Geoff Marcy: Planet Hunter Supreme

Yesterday’s New York Times profile of planet hunter Geoff Marcy brought back great memories of my trip to the Keck Observatory in Hawaii during the summer of 2009.  I spent a few days with Geoff learning about planet hunting for my book, Planet Hunter: Geoff Marcy and the Search for Other Earths.  The morning we met, Geoff had stayed awake the entire night before using the Keck telescope.  But he was anything but tired.  He bounded across the room, demonstrating all the computers, pointing out stars in the sky and explaining how to detect a planet.

He was thrilled that I was writing a book for children, and continually dreamed up ways for young people to understand the material.  “A planet’s like a frisky dog being walked by its owner, the star . . . the leash is gravity,” he said.  That analogy has helped so many of the children I encounter in schools to understand the gravitational tug of war between a star and its orbiting planet.
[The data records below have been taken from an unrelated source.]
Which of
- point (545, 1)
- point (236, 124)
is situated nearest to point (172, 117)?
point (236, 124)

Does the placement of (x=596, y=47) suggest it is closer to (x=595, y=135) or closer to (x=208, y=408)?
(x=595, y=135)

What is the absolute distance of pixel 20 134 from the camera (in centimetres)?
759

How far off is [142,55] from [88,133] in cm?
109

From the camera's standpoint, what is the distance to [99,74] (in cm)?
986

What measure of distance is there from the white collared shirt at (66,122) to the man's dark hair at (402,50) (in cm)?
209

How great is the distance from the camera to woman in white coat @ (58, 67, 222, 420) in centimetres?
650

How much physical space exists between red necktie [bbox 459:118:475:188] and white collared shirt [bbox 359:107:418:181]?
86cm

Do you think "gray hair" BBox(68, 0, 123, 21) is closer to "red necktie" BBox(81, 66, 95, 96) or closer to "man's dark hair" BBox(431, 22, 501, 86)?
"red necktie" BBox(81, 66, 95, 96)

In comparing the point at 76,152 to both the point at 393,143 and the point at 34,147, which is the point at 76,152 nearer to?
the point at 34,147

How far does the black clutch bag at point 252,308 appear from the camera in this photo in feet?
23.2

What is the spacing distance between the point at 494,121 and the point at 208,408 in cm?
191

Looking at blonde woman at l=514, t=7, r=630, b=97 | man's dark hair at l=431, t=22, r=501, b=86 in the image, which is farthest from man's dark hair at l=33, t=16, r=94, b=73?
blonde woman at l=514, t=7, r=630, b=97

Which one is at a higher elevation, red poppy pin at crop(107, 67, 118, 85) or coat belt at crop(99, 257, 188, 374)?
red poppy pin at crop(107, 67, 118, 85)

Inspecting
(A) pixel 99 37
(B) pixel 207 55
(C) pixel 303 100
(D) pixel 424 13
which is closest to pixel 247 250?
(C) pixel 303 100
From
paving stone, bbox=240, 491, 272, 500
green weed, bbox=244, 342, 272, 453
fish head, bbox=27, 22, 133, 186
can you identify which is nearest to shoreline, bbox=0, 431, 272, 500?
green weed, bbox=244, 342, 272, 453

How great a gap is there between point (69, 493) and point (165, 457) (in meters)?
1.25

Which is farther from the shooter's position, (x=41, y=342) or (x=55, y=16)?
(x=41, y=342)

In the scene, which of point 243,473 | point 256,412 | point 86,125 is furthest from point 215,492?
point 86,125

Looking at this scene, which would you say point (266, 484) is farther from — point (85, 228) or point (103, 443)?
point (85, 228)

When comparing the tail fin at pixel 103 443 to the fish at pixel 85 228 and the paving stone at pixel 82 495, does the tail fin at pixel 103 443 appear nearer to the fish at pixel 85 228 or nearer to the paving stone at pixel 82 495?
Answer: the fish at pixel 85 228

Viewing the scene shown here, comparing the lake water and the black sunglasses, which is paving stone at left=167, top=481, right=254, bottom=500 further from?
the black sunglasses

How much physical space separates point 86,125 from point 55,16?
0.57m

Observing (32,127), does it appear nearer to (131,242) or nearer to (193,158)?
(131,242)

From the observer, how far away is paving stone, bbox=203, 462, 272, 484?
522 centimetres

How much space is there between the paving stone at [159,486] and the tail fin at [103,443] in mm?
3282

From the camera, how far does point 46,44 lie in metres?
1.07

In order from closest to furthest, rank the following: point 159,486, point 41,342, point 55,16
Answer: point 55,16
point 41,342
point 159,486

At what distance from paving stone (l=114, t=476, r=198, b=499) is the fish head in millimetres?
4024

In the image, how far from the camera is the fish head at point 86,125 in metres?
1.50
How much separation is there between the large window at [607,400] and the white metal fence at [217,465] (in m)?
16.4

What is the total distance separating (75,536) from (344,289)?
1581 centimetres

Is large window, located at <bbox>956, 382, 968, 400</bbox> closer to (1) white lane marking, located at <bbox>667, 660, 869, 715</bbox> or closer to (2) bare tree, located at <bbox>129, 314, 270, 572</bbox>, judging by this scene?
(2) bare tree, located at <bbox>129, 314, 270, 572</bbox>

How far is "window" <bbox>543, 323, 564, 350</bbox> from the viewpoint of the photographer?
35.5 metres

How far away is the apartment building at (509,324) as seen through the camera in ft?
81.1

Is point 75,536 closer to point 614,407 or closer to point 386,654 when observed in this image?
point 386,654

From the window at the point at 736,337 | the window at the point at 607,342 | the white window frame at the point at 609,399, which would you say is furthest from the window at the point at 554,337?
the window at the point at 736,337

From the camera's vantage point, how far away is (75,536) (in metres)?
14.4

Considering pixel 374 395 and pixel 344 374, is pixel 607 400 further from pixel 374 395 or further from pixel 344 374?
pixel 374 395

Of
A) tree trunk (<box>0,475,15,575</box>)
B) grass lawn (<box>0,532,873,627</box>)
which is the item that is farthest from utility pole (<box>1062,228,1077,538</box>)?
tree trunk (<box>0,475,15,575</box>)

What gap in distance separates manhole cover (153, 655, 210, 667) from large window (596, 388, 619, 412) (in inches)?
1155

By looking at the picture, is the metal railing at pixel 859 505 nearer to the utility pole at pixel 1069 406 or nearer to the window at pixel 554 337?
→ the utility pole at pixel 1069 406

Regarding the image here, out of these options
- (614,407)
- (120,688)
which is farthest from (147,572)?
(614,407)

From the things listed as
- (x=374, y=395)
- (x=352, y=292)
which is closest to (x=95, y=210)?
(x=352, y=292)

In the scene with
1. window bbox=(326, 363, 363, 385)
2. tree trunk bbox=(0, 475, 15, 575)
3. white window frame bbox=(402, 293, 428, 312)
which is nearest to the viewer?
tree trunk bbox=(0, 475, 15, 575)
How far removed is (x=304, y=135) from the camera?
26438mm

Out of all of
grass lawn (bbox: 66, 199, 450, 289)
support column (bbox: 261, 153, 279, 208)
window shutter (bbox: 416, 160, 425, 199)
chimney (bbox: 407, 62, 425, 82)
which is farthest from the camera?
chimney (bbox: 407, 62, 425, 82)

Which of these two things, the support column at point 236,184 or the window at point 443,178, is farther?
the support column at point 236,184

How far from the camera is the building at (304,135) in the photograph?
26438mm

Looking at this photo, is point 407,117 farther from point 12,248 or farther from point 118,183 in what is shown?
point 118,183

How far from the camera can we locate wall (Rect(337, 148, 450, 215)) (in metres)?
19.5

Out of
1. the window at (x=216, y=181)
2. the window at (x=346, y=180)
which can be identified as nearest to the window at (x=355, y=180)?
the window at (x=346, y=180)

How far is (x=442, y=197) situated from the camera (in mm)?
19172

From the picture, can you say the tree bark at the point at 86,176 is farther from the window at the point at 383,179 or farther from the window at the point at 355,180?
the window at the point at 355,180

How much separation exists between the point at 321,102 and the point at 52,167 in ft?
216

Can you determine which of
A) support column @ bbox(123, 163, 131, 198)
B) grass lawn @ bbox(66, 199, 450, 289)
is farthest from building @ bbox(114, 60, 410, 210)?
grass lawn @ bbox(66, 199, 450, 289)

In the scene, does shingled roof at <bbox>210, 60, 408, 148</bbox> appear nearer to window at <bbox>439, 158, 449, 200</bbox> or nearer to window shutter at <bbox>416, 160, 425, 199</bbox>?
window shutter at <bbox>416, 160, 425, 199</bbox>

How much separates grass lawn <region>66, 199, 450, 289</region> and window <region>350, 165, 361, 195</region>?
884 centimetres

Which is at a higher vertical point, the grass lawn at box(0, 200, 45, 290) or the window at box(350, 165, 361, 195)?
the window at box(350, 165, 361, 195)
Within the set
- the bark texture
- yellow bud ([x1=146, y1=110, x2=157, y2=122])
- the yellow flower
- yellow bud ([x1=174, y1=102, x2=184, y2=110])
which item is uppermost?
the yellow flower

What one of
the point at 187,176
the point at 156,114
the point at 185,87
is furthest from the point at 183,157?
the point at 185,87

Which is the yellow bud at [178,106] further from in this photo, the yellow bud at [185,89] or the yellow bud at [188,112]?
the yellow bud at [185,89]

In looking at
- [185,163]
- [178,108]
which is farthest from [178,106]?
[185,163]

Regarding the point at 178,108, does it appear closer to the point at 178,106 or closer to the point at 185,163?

“They are my children,” Geoff said about the planets to Dennis Overbye, the New York Times journalist who wrote yesterday’s profile.  And it’s true.  Geoff’s curiosity and love of astronomy nurtured a passion to discover other worlds like Earth.  Thanks to his determination, we now know of over 1,700 extrasolar planets, new worlds outside our solar system that just might harbor life.